Aim: The line containing "How far is point" marks the start of the required copy, which runs to the final line of the entries; return those lines exactly, without any pictures.

(Saved data entries)
- - -
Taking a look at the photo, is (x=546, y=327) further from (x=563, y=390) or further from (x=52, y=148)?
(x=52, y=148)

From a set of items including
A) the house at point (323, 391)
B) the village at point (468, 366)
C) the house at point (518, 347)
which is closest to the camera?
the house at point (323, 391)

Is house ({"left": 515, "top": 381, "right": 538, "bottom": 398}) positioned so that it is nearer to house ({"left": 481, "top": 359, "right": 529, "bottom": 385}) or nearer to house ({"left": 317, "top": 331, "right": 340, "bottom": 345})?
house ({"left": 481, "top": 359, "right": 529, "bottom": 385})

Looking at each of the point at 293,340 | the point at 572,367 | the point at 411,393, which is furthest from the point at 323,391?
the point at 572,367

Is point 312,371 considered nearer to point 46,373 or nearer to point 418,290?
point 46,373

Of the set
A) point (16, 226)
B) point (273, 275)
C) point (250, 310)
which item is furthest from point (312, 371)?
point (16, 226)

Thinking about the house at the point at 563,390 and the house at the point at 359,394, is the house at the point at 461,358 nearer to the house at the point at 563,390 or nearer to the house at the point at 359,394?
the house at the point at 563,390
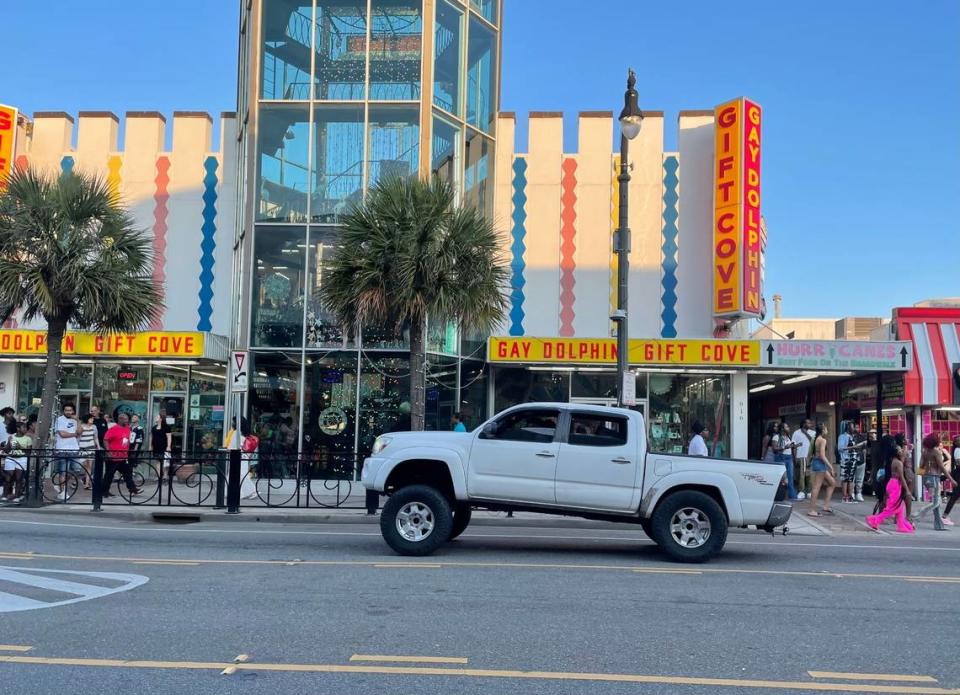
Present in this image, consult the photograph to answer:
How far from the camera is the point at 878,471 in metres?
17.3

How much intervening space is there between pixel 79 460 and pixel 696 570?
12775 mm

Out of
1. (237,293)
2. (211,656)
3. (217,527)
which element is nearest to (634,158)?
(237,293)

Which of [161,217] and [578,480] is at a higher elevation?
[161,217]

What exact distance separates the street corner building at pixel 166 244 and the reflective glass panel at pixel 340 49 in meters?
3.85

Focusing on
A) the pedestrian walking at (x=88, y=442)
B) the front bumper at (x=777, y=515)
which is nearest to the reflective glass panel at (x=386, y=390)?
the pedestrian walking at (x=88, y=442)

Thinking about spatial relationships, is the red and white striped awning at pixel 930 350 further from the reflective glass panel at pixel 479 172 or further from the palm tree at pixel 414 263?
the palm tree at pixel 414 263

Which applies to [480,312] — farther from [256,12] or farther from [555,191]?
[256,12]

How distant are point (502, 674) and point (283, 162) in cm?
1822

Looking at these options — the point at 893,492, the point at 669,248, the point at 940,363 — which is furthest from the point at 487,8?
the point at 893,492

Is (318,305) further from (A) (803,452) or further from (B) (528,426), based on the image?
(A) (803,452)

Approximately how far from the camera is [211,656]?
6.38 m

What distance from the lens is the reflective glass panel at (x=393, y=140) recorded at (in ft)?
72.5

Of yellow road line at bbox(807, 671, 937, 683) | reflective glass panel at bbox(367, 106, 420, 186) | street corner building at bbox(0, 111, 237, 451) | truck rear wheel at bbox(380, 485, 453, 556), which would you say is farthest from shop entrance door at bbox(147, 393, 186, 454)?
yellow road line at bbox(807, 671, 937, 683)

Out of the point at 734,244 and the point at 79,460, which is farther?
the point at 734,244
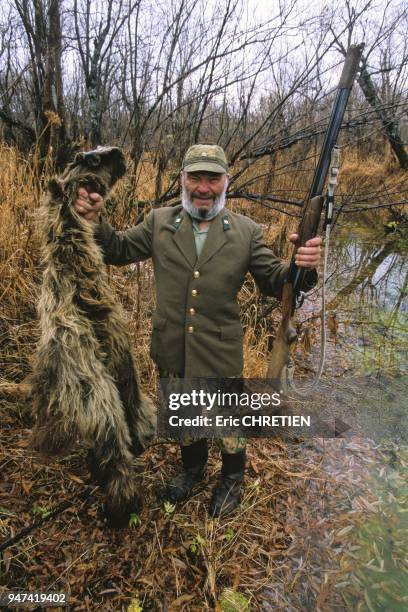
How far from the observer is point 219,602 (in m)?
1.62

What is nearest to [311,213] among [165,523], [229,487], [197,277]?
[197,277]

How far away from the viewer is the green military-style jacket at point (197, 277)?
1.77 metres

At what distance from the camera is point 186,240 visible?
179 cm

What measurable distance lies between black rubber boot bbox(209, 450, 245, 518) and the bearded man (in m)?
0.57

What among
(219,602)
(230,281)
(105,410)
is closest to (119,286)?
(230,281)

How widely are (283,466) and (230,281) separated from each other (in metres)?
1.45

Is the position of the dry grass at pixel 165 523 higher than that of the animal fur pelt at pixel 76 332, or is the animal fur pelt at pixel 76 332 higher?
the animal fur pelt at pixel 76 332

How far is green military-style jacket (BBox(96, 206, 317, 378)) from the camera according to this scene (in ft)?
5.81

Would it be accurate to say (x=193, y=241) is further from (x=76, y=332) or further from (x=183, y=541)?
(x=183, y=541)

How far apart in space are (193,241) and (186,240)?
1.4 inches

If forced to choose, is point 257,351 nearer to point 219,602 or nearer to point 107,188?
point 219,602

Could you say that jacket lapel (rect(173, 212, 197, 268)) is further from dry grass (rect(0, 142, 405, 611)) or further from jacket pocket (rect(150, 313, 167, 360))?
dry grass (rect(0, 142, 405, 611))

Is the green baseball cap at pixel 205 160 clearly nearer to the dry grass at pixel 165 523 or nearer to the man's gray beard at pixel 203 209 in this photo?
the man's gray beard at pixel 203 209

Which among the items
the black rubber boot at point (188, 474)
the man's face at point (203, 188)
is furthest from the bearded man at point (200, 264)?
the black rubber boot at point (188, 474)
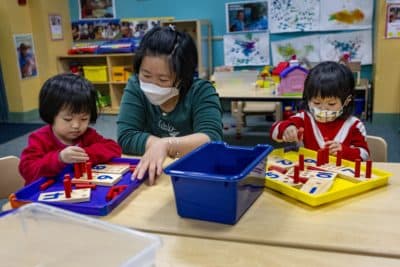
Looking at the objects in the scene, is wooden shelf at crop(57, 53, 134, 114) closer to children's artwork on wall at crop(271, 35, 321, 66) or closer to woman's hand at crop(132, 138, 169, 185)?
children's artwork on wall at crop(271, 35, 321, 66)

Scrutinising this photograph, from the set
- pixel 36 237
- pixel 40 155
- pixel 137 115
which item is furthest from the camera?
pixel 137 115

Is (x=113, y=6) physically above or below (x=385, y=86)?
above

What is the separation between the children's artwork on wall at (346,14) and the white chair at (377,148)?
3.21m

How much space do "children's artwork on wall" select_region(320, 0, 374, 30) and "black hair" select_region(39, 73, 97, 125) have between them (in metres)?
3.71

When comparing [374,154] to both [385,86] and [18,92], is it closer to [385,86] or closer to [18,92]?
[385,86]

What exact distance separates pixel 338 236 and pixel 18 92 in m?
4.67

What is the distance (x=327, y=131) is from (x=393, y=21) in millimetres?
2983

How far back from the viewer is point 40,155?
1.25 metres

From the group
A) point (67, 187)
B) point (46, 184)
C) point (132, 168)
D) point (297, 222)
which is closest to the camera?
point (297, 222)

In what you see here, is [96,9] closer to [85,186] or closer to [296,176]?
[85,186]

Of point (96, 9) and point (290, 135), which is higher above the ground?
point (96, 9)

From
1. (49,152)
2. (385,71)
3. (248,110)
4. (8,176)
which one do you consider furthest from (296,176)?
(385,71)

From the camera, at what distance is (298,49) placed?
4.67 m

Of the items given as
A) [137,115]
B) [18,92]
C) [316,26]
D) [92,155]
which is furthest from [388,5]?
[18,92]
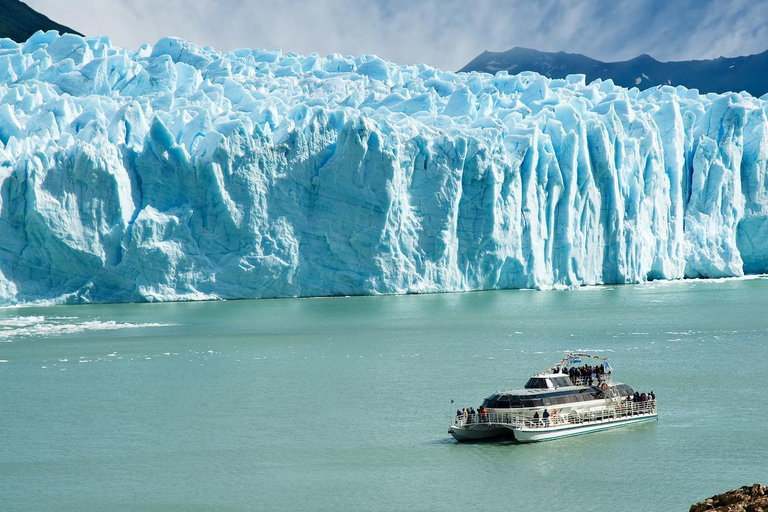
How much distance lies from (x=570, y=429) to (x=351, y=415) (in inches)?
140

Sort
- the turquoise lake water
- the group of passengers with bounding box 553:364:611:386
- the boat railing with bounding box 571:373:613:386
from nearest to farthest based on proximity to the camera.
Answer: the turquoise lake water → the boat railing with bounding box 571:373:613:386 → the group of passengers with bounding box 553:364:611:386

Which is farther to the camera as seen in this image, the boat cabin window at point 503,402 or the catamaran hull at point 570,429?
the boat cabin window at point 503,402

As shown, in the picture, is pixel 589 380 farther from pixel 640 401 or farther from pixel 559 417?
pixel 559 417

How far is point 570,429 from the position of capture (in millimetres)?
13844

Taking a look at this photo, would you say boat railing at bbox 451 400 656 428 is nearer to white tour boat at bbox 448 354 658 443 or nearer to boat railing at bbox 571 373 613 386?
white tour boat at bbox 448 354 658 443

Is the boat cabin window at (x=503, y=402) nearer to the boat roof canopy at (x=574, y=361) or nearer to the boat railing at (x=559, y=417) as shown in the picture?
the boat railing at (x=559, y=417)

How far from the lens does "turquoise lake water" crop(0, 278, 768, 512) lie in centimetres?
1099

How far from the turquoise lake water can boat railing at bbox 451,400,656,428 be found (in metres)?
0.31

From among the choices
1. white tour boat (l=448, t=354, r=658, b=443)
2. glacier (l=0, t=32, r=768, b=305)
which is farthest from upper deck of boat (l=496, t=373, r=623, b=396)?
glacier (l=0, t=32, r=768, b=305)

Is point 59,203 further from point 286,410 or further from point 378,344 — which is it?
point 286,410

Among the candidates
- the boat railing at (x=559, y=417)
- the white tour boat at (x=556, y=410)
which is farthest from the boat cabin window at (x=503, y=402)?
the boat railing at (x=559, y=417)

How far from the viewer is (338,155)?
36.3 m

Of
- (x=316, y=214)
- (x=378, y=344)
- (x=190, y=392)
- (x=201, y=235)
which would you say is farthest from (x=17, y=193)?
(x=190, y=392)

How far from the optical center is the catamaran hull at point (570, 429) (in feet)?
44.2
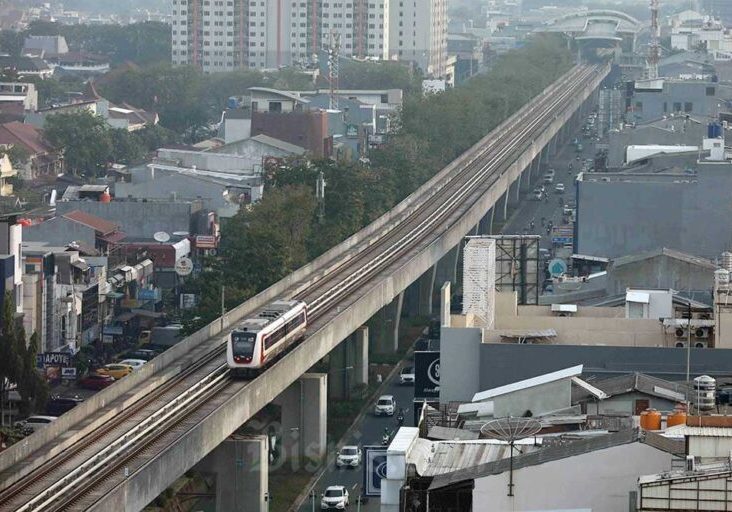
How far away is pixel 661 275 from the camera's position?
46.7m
- - -
Output:
How far is point 570,429 from the position of capture (in millimetres)?
13844

Taking a look at this photo, would you say boat railing at bbox 451 400 656 428 is nearer to white tour boat at bbox 448 354 658 443 or nearer to boat railing at bbox 571 373 613 386?
white tour boat at bbox 448 354 658 443

Is the boat cabin window at (x=503, y=402) nearer to the boat roof canopy at (x=574, y=361) or nearer to the boat railing at (x=559, y=417) as shown in the picture?
the boat railing at (x=559, y=417)

How far from the lens does "turquoise lake water" crop(0, 278, 768, 512) lie in centimetres?
1099

How far from the turquoise lake water can boat railing at bbox 451,400,656,428 be found (in metres)?
0.31

From among the choices
1. white tour boat (l=448, t=354, r=658, b=443)
2. glacier (l=0, t=32, r=768, b=305)
which is farthest from upper deck of boat (l=496, t=373, r=623, b=396)?
glacier (l=0, t=32, r=768, b=305)

Is point 59,203 further from point 286,410 or further from point 378,344 — which is it?
point 286,410

Among the candidates
- the boat railing at (x=559, y=417)
- the white tour boat at (x=556, y=410)
which is farthest from the boat cabin window at (x=503, y=402)?
the boat railing at (x=559, y=417)

How far from the viewer is (338,155)?
36.3 m

Of
- (x=316, y=214)
- (x=378, y=344)
- (x=190, y=392)
- (x=201, y=235)
which would you say is farthest from (x=17, y=193)?
(x=190, y=392)

How far from the optical center is the catamaran hull at point (570, 429) (in feet)?
44.2
How far away is pixel 661 275 from the camera's position?
46.7m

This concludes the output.